Marías is right to poke fun at Aznar for his dreadful English, but he does his own argument no favours by over-egging the pudding.

The nowness of now

Conversation overheard in a museum in Granada between a young boy, anxious to visit the museum shop, and his mother, recharging her batteries on a bench outside the shop:

Boy: Quiero ir a la tienda.
Mother: Ahora. Ahora vamos.
Boy: ¡Pues venga! ¡Levantate!
Mother: No, no, estoy cansada.
Boy: ¡Pero es que has dicho que ahora vamos!
Mother: Bueno, es que 'ahora' no es 'ahora mismo'. Y ahora tengo que descansar.

This is difficult to translate into English, because the concept of 'ahora' in Spanish corresponds only rather loosely to the concept of 'now' in English. A literal translation might be:

Boy: I want to go to the shop.
Mother: Now. We'll go now.
Boy: Come on then! Stand up!
Mother: No, no, I'm tired.
Boy: But you said we'll go now!
Mother: But 'now' and 'right now' are not the same thing. And now I have to have a rest.

But would anyone actually say 'We'll go now' in this context in English? A better translation might be:

Boy: I want to go to the shop.
Mother: Very soon. We'll go very soon.
Boy: Come on then! Stand up!
Mother: No, no, I'm tired.
Boy: But you said we'll go very soon.
Mother: But 'very soon' and 'right now' are not the same thing. And right now I have to rest.

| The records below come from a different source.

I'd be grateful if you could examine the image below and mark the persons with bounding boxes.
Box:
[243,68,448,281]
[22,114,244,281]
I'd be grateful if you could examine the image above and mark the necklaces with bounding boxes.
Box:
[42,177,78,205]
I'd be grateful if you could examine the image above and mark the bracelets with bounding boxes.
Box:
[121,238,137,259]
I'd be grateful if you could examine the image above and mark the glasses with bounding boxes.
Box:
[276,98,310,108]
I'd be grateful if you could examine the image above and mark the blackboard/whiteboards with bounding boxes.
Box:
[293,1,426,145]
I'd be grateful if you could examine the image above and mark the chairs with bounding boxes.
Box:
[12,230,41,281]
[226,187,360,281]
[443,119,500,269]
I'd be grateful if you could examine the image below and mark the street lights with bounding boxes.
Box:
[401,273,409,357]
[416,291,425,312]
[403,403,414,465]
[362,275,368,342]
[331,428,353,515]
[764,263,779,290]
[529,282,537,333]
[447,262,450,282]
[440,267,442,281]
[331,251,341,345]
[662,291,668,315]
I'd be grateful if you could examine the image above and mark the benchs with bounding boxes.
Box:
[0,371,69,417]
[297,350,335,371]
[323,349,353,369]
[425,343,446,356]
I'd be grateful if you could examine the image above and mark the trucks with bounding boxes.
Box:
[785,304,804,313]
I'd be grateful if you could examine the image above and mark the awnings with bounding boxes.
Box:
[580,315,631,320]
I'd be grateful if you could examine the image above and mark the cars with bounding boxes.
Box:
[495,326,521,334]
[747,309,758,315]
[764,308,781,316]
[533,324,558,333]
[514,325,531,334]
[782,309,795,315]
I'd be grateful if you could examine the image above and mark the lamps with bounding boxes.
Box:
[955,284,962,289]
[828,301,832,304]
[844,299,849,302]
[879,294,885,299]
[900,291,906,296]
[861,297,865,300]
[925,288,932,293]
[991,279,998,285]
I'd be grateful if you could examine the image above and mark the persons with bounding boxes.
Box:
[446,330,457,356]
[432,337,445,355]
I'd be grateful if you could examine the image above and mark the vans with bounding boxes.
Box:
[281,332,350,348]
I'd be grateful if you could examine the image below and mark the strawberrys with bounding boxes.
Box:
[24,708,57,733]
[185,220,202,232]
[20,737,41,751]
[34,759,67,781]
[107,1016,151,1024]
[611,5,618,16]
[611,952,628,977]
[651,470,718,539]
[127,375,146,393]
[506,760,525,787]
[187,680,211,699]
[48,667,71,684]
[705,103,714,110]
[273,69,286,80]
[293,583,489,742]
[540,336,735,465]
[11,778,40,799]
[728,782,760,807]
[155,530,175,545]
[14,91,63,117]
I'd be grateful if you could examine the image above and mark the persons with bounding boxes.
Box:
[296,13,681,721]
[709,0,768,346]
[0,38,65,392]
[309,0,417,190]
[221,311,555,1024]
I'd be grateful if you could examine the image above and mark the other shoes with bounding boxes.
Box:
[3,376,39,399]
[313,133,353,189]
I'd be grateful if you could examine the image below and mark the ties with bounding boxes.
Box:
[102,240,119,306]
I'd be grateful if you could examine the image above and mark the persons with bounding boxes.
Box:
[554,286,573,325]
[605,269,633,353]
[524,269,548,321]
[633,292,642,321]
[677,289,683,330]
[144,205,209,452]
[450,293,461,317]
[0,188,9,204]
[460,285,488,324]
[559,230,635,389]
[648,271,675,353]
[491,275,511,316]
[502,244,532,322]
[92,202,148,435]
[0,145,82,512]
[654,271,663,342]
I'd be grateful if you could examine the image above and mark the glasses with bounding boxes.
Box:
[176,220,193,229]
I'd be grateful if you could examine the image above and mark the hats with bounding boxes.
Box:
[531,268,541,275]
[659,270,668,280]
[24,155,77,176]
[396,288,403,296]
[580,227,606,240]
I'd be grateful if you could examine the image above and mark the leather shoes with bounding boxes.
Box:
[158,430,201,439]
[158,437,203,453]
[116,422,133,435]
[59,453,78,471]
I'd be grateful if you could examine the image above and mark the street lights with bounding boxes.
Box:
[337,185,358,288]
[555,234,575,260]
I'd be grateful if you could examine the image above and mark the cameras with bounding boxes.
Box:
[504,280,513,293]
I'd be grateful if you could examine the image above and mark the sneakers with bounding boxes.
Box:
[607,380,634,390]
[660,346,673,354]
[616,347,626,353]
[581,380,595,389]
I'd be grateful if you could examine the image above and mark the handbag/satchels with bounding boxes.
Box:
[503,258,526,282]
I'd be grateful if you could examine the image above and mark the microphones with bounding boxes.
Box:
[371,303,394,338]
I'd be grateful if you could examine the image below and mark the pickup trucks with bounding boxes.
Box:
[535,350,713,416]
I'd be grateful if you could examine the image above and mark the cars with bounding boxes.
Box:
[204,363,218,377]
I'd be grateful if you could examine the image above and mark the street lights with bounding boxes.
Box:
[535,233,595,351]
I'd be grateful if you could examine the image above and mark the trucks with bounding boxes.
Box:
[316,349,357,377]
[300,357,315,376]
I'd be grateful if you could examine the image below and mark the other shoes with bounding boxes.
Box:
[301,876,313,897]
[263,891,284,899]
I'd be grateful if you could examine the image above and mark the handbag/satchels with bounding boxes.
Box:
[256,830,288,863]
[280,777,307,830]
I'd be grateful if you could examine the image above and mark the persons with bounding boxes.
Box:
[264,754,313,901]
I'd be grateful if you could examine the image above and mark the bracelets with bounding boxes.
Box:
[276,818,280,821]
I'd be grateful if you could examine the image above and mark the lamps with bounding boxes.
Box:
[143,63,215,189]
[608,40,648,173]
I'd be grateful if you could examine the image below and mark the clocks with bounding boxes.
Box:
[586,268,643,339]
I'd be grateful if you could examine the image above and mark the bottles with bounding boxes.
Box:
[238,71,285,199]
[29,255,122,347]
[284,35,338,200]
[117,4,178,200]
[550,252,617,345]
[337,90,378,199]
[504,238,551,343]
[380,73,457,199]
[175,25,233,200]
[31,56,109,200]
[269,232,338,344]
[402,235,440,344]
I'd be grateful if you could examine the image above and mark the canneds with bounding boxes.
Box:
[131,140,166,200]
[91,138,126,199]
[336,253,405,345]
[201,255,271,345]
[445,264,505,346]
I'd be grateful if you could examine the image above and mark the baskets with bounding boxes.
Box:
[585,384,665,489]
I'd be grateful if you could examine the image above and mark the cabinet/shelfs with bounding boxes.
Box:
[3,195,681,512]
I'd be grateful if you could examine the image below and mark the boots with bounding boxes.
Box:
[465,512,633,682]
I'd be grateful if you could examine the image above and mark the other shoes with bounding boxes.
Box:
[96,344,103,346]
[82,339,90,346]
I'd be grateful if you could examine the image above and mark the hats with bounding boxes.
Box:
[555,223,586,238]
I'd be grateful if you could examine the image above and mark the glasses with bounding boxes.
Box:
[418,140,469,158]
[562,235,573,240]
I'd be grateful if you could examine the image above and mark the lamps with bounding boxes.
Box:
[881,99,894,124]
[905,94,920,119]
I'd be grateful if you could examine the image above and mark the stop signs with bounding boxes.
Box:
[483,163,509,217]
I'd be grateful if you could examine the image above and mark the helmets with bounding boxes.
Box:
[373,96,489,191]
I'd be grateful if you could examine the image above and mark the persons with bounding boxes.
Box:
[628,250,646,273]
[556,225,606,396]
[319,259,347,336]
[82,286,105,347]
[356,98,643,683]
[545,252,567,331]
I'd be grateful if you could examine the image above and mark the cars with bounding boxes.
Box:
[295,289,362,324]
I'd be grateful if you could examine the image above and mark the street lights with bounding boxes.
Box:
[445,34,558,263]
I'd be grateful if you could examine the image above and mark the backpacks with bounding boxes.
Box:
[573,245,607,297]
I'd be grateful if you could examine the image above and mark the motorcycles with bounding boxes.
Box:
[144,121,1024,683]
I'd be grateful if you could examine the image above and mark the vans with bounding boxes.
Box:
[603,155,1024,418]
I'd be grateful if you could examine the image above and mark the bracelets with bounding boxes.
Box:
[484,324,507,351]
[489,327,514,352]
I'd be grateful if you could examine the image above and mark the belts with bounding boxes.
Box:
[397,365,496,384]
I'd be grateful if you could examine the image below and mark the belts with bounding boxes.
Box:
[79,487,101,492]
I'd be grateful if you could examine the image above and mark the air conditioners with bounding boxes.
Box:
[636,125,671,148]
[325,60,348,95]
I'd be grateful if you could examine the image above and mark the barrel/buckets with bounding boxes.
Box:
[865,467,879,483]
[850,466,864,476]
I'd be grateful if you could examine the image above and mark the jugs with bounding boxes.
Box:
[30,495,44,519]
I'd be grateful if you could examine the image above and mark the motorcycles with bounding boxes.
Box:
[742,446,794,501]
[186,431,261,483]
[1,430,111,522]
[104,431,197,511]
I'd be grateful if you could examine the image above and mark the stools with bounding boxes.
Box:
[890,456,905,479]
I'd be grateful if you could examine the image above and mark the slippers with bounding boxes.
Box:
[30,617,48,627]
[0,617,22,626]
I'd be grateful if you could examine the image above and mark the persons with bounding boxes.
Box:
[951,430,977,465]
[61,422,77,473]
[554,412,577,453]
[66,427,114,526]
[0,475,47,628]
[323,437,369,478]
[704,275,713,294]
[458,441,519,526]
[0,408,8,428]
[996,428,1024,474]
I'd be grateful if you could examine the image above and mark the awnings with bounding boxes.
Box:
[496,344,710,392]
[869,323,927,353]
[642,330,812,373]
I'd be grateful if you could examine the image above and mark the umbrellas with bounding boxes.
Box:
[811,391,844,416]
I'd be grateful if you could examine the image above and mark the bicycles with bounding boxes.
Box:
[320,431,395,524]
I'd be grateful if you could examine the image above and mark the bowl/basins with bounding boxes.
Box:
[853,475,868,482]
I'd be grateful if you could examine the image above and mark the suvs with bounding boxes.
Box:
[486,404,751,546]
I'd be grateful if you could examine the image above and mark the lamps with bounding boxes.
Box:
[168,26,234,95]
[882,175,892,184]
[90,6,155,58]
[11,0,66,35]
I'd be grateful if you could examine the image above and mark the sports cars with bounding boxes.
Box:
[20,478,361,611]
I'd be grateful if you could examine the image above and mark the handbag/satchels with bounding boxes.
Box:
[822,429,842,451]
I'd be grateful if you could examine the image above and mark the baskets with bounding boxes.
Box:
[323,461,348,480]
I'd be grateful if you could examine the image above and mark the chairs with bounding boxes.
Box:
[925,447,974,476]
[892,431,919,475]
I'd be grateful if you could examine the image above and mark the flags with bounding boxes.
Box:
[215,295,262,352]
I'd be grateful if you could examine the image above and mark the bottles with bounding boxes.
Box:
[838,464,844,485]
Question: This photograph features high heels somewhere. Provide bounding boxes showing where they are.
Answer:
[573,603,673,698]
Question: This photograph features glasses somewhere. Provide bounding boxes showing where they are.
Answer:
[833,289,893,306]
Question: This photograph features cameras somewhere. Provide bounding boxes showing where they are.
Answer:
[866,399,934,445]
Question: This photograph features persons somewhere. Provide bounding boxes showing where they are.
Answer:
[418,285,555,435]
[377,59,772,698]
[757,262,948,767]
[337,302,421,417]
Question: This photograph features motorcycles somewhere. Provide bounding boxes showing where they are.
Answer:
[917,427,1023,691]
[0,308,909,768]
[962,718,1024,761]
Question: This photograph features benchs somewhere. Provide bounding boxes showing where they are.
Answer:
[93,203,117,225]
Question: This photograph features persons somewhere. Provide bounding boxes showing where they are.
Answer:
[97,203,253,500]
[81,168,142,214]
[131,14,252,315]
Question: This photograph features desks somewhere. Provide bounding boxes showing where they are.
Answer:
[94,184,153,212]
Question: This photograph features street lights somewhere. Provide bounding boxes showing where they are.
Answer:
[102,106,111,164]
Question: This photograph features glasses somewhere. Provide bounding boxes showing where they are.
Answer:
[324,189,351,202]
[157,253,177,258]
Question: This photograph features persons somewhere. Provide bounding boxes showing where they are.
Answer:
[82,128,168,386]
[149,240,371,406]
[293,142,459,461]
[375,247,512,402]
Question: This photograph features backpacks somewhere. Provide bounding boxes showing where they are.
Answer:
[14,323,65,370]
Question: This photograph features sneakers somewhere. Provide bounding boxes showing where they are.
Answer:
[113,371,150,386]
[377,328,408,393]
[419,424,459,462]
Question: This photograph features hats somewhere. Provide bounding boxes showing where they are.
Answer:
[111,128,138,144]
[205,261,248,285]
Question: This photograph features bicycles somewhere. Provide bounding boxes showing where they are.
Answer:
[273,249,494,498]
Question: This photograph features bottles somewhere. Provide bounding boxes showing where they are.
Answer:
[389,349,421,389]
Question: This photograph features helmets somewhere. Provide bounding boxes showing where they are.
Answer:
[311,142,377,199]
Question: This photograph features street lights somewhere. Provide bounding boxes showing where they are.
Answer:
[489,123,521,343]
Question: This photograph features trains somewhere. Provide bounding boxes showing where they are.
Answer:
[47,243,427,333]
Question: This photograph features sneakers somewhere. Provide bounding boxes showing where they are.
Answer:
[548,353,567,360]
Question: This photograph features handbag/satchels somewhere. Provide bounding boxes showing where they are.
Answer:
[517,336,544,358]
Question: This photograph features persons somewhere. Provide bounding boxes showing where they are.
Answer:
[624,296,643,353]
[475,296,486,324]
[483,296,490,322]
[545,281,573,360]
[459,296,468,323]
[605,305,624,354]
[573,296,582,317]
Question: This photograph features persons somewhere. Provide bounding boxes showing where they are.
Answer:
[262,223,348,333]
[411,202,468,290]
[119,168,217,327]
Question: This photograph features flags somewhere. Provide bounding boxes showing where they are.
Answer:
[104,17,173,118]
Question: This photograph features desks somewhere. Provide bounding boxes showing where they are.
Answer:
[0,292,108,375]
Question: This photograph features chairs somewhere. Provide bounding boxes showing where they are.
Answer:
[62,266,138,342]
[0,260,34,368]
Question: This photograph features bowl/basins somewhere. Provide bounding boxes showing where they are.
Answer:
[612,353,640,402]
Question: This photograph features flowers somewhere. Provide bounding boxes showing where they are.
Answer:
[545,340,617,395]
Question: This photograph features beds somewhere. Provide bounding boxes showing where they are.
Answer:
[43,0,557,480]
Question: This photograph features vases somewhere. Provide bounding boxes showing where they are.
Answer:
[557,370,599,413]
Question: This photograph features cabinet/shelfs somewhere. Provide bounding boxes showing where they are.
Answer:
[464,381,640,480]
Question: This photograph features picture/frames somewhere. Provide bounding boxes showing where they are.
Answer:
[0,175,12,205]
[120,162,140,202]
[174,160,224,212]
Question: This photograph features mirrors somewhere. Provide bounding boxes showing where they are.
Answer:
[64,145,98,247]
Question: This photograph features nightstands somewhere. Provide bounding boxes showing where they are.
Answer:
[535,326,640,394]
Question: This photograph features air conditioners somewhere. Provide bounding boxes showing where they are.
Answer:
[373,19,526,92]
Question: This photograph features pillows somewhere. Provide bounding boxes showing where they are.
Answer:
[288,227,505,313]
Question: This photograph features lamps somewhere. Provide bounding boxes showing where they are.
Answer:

This is a revealing conversation for an English speaker. In English 'now' refers to the moment of utterance ('Now I understand') or the moment immediately following utterance ('The doctor will see you now' - i.e. please go in, the doctor is waiting) or the moment immediately preceding utterance ('just now'), but it doesn't extend very much beyond this. Ahora in Spanish, at least as it is spoken in Spain, is a more flexible concept. It covers what the speaker is experiencing at this moment ('Ahora estoy cansada') but also what will or may happen in the near future ('Ahora vamos'). Quite how far into the near future it can extend is an intriguing question - it would be interesting to know if people in, say, Bilbao use ahora in the same way as people in Granada, for example.

One way of looking at the conversation above is that the boy has not yet fully realised how blurred a concept ahora is. He wants ahora always to mean en este momento, something that English speakers will sympathise with. His mother reminds him that it can be used in two distinct ways however and she does in fact use both: Ahora tengo que descansar - Right now I have to have a rest, and Ahora vamos - We'll go very soon. It is to avoid this very ambiguity inherent in ahora that ahora mismo is often used. 'Right now' is also used in English of course to emphasise to the immediacy of 'now', although arguably there is still some way to go before the nowness of now is eroded to the extent that it is in Spanish.